Through visiting numerous affiliated congregations (more than 60 at last count), making public appearances in person and online, and in writing for the Forward, The Times of Israel, The Philadelphia Inquirer, HuffPost, Jewish Telegraphic Agency, and other news and academic outlets, Rabbi Waxman projects a vision of Judaism that embraces all people and inspires Jews to be strong allies to the most vulnerable among us.
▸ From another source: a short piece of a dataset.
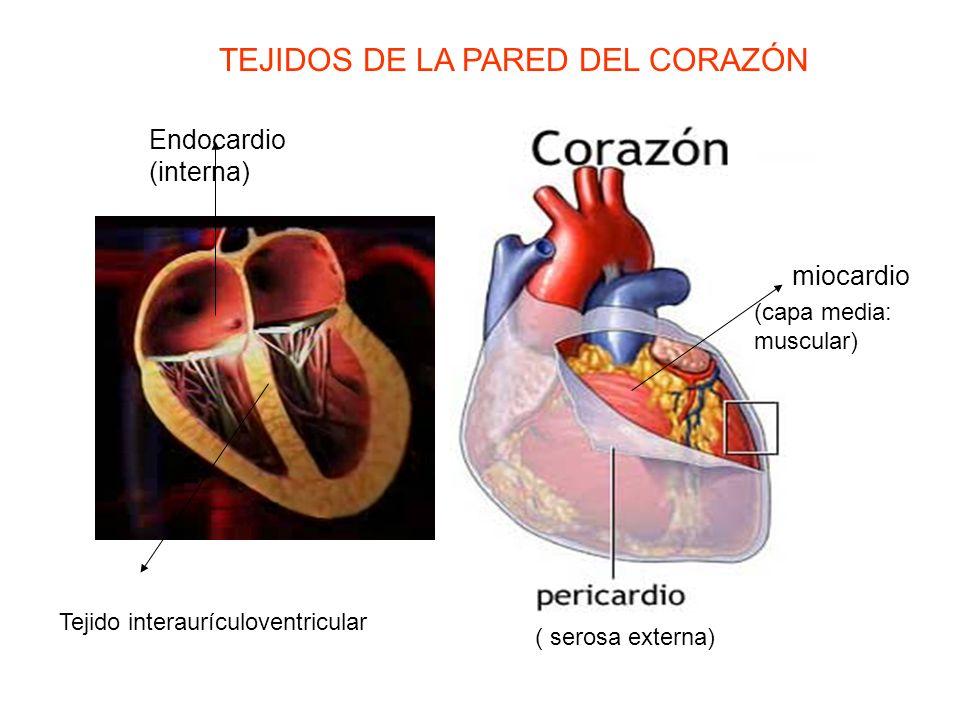 miocardio Endocardio (interna) ( serosa externa) (capa media: muscular) TEJIDOS DE LA PARED DEL CORAZÓN Tejido interaurículoventricular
Since Rabbi Waxman has assumed her leadership role, Reconstructing Judaism has undertaken major initiatives, including reimagining its rabbinical college’s curriculum, building even stronger relationships with affiliated congregational leadership, innovating Judaism for the 21st century, and bolstering the organization’s ties to Israel. Most recently, Reconstructing Judaism hosted the largest convention in the movement’s history, and launched an online project, Evolve, which enables substantive Jewish learning, nuanced models, and respectful discussion, and serves as an incubator for ideas that can positively transform Jewish life. Rabbi Waxman is the creator and host of Hashivenu, a popular podcast about resilience and Judaism

Since 2002, Rabbi Waxman has taught courses at the Reconstructionist Rabbinical College on Jewish thought and practical rabbinics. She is the Aaron and Marjorie Ziegelman Presidential Professor.

Waxman is a cum laude graduate of Columbia College, Columbia University, and graduated from the Reconstructionist Rabbinical College. She earned a PhD in American Jewish history from Temple University.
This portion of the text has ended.